Focus, Test One Thing

It is important to separate test context properly. Try to test one thing. If you have a test to assert that a customer record can be viewed don’t also assert that the customer record can be edited as these are two separate tests.

In UI test, your Given should set up the user in the first relevant point of the workflow. If you are testing a an action on the Edit Vendor page, you should set the user up so they are already on the Edit Vendor page. Don’t have steps to go from the login to the View Vendor page and eventually Edit Vendor page as this would be covered in the navigation test of the View Vendor page. Similarly, if I am doing a View Vendor test I would start on the View Vendor page and if I wanted to verify my vendor edit links works, I would click one and assert I am on the Vendor Edit page, without any further testing of Vendor Edit page functionality. One assert per test, the same rules as unit tests.

Limit Dependencies

It may be simpler to take advantage of the FeatureContext.Current and ScenarioContext.Current dictionaries to manage context specific state instead of static members. The statics are good in that they are strongly typed, but they clutter the tests and make it harder to refactor methods to new classes as we have to take the static dependency to the new class when we already have the FeatureContext and ScenarioContext dependency available in all step bindings.

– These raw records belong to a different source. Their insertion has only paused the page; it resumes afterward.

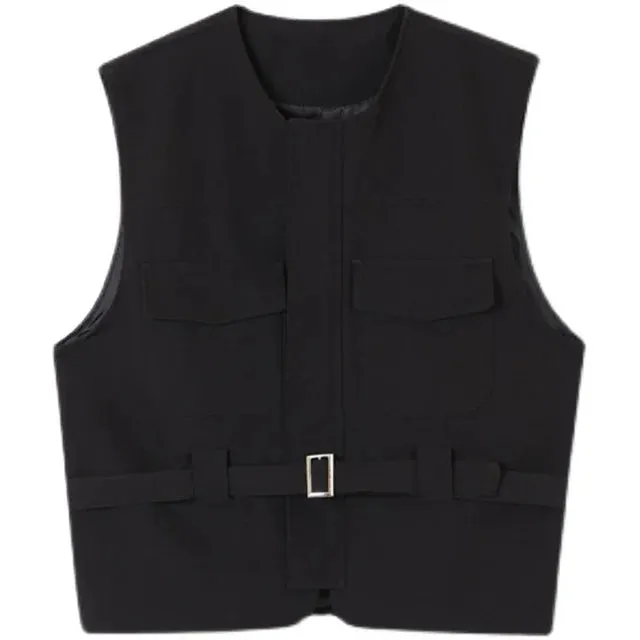 Black Color Pocket Belt Design Vest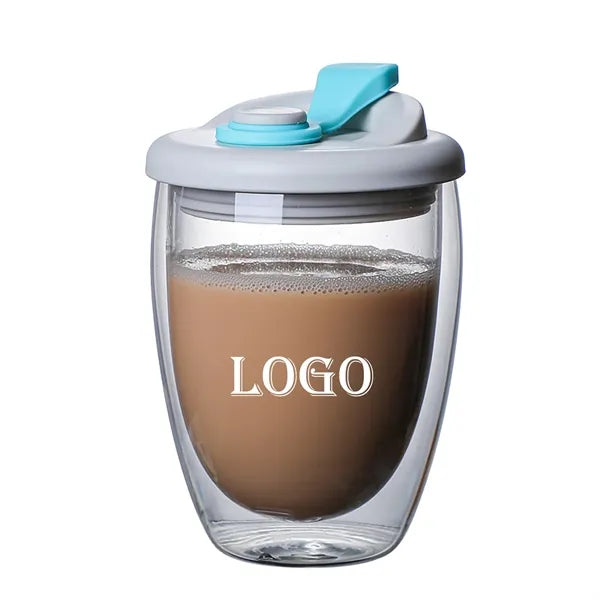 Double Wall Clear Glass Coffee Mug with Lid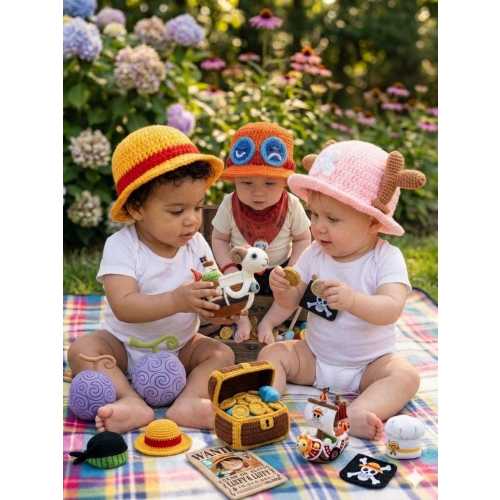 Handmade Crochet One Piece Baby Bucket Hat  Luffy ,Chopper , Ace (6-12M) New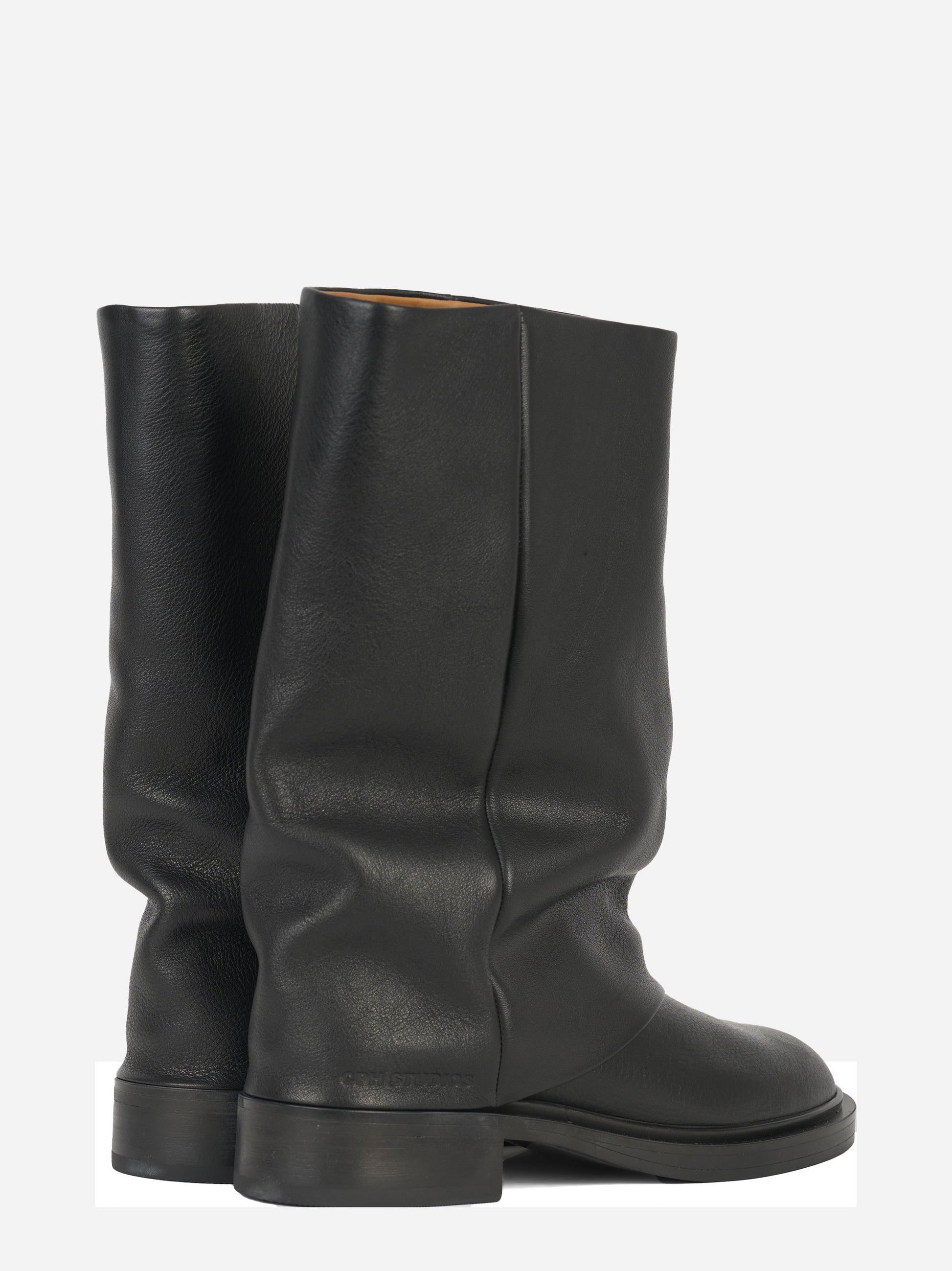 Stivale in pelle nero con gambale oversize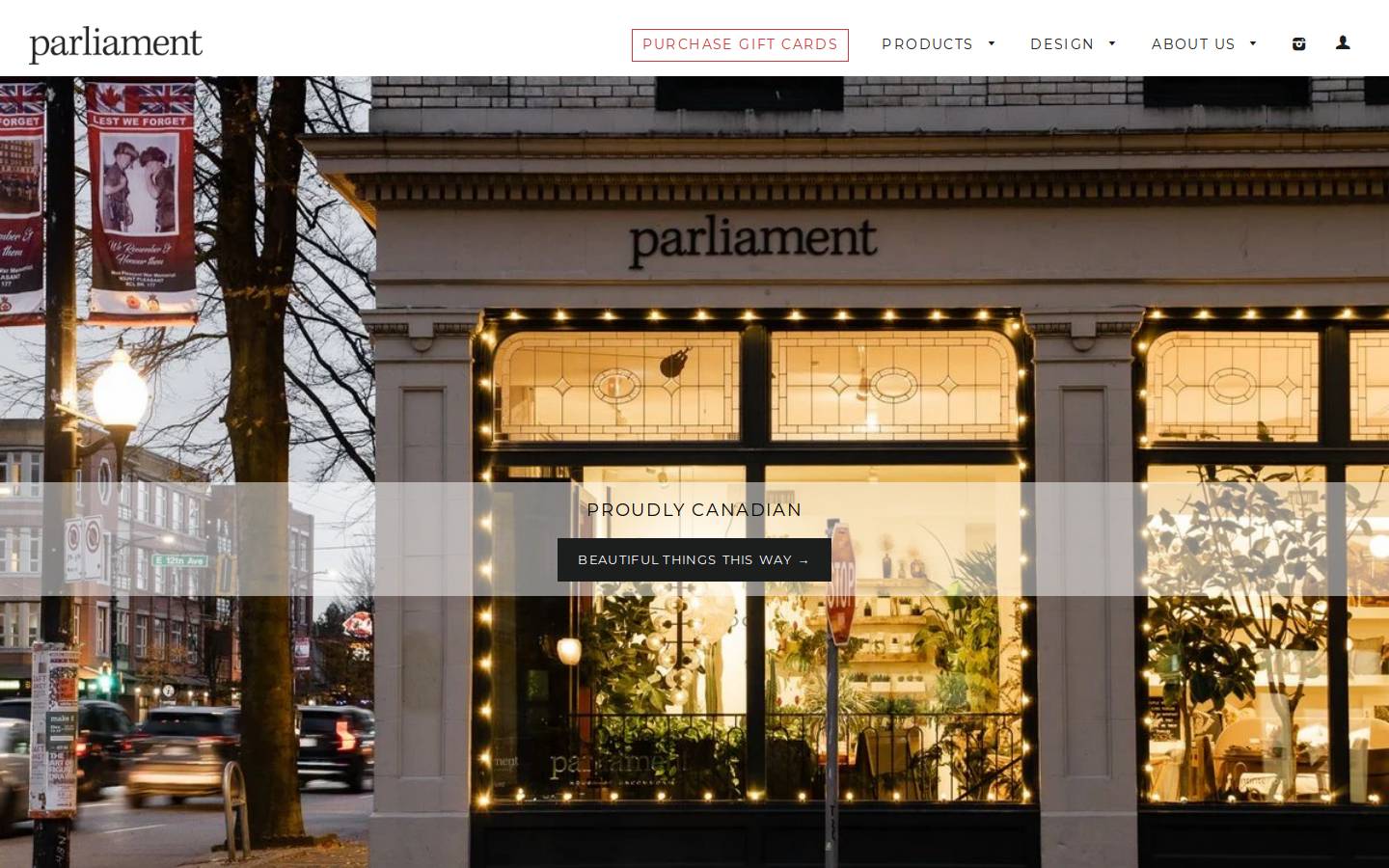 parliamentinteriors.com homepage screenshot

Test Pages and Controls in Isolation

Should we define and test features as a complete workflow or as discrete pieces of a configurable workflow. In ASP.Net web forms, a page or control has distinct entry and exit points. We enter through a Page request and exit through some form of redirect/transfer initiated by a user gesture and sometimes expressed in an event. In terms of the logic driving the page on the server, the page is not necessarily aware of its entry source and may not have knowledge of its exit destination. Sometimes a Session is carried across pages or controls and the Session state can be modified and used in a way that it has an impact on some workflows. Even in this situation we could setup Session state to a known value before we act and assert our scenario. So, we should be able to test pages/controls in isolation without regard to the overall workflow.

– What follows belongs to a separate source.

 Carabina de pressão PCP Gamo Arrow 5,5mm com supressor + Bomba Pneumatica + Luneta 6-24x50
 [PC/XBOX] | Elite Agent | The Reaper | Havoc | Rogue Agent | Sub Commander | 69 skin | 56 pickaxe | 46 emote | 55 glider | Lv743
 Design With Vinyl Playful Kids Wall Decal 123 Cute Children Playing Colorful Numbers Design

This is not to say that we should not test features end to end, but we should be able to test features at a page/control level in isolation. The same way we test individual logic units in isolation in a Unit Test. I would think it would be extremely difficult to test every validation scenario and state transition across an entire workflow, but we can cover more permutations in an isolated test because we only have to account for the permutations in one page/control instead of every page/control in a workflow.

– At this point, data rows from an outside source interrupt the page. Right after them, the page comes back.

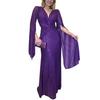 Women's Sequin Prom Dress Long Cape Sleeve Front Twist Knot Maxi Dress Sparkly V Neck Formal Evening Party Wedding Gown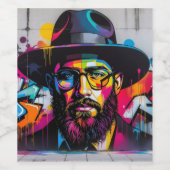 Pop art graffiti of a Jewish man ワインラベル (シングルラベル)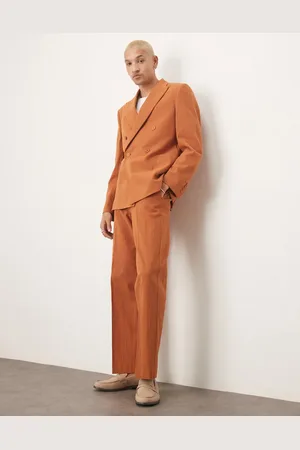 ASOS Pantalones de traje color óxido de corte recto de tejido texturizado efecto rugoso de -Rojo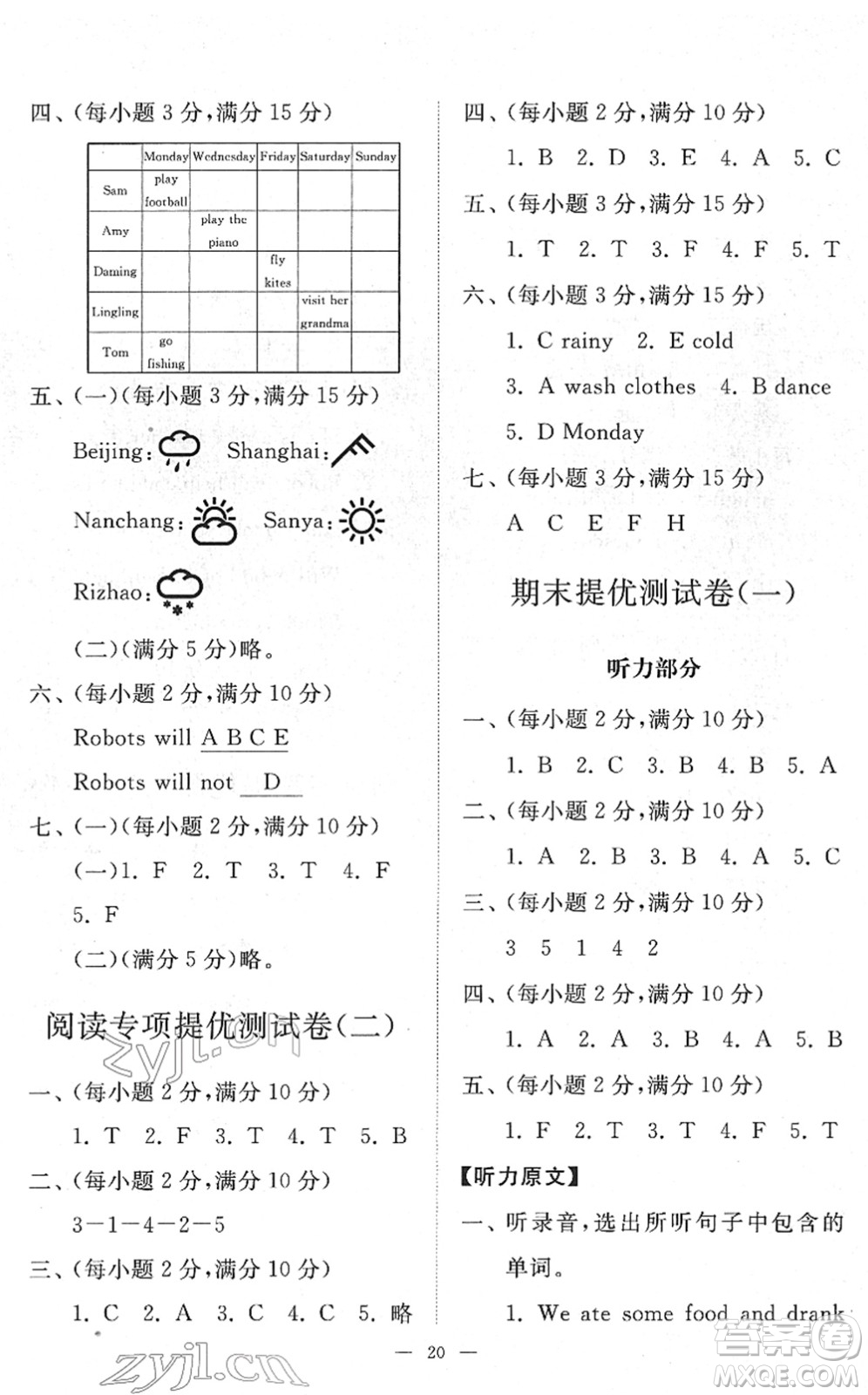 山東友誼出版社2022小學(xué)同步練習(xí)冊(cè)提優(yōu)測(cè)試卷四年級(jí)英語(yǔ)下冊(cè)人教版答案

Scope Features and Scenarios

I like how he is name spacing feature files with tags.

@CustomerSite @Vendor @EditVendor
Feature: Edit Vendor…

@EditVendor
Scenario:…

In this example there is a website called Customer Site with a page called Vendor and a feature named Edit Vendor. I am not sure if it is necessary to extend the namespace to the scenarios. I think this may be redundant as Edit Vendor covers the entire feature and every scenario included in it. Granted he does have a mix of context in the feature file (e.g. Edit Vendor and Create Vendor) and he tags the scenarios based on that context of the scenario. As, I think about it more, it may be best to actually extend the entire namespace to the scenario level as it gives fine grained control of test execution as we can instruct the test runner to only run certain tags. (Actually, I did a post on scoping with tags).

Don’t Duplicate Tests

Should we test the operation of common grid functionality in a feature that isn’t specifically about the grid. I mean if we are testing View Customers, is it important to test that the customer grid can sort and page? Should it be a separate test to remove complexity from the View Customer test? Should we also have a test specifically for the Grid Control?

In the end, he did an awesome job and laid a good solid foundation to move our testing framework forward.